== Page text ==
Monday, June 16, 2008
Real Life
Today was my Blessed Monday Off - the second one in a summer-long series (I hope to offer it an extended contract once school starts). Perhaps I have just put too much expectation on my Mondays. I have long looked toward it for peace and crafting and feeling on-top-of-things-around-here. And it didn't happen that way today. It all started out well. I had a very interesting conversation with some other parents today at swimming lessons about church and the different way that we worship and also about how marriage relationships mirror our relationship with God in unexpected ways. That was awfully invigorating for 8:00 in the morning.
But after I took Drew to camp, I came home to do my checkbook make my grocery list. Checkbook stress is a given and I can get over checkbook stress. It happens to me a lot. But here's where the expectation comes in: I am always trying to be mindful of efficiency, particularly now with the high price of gas and food. I shop at the Super Wal Mart because it saves me a lot of money, but it's kind of a drive out there. So I tried to organize all my errands today around the one trip. But I'm also trying to shop for two weeks at a time in order to cut down on gas. So, I had to plan out two weeks of cooking, household items, sewing, summer activities and celebrations and bills to pay and such. As soon as we were far enough away from the house, I realized that I'd forgotten the all the equipment for one of the stops - my checkbook and a gift for someone at the school office. So that means I'll be making two trips anyway. So much for efficiency.
We stopped for fast food because it was better to just get a move on and try to get home at a decent time. That was fun. Here's the evidence and a rare glimpse of the Tweenage Male in his native environment (i.e. anywhere french fries are found):
But Wal Mart. Oh, awful, awful land of crowds and flourescent lighting! I spent two hours in there with children who wanted anywhere else and who bumped into me every time I stopped (out of sheer boredom) and who wanted to "help" push the cart (straight into other peoples' hinies) and who "joked" about wanting to buy that big bag of sugar-frosted white-flour cereal (that I have never said yes to) and who "didn't complain" by groaning and moaning....
===
== Record list ==
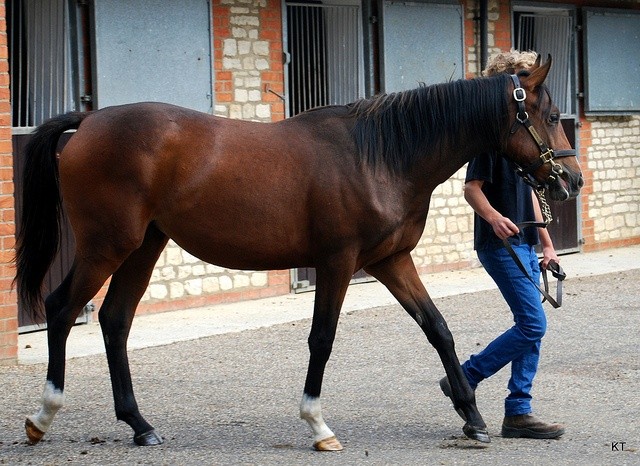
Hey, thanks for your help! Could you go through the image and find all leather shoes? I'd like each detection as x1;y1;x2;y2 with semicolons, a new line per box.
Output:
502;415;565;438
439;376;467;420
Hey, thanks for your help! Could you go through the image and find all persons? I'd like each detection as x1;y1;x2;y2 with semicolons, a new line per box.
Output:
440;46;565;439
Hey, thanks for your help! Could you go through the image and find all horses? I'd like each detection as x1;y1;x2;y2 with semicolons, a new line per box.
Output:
===
**To be done:**
1. What does the blog post say had to be planned out for two weeks? List each one.
2. Print the passage of the blog post starting with "We stopped for" and going on through "groaning and moaning....".

**Full answers:**
1.
- cooking
- household items
- sewing
- summer activities
- celebrations
- bills to pay

2.
We stopped for fast food because it was better to just get a move on and try to get home at a decent time. That was fun. Here's the evidence and a rare glimpse of the Tweenage Male in his native environment (i.e. anywhere french fries are found):
But Wal Mart. Oh, awful, awful land of crowds and flourescent lighting! I spent two hours in there with children who wanted anywhere else and who bumped into me every time I stopped (out of sheer boredom) and who wanted to "help" push the cart (straight into other peoples' hinies) and who "joked" about wanting to buy that big bag of sugar-frosted white-flour cereal (that I have never said yes to) and who "didn't complain" by groaning and moaning....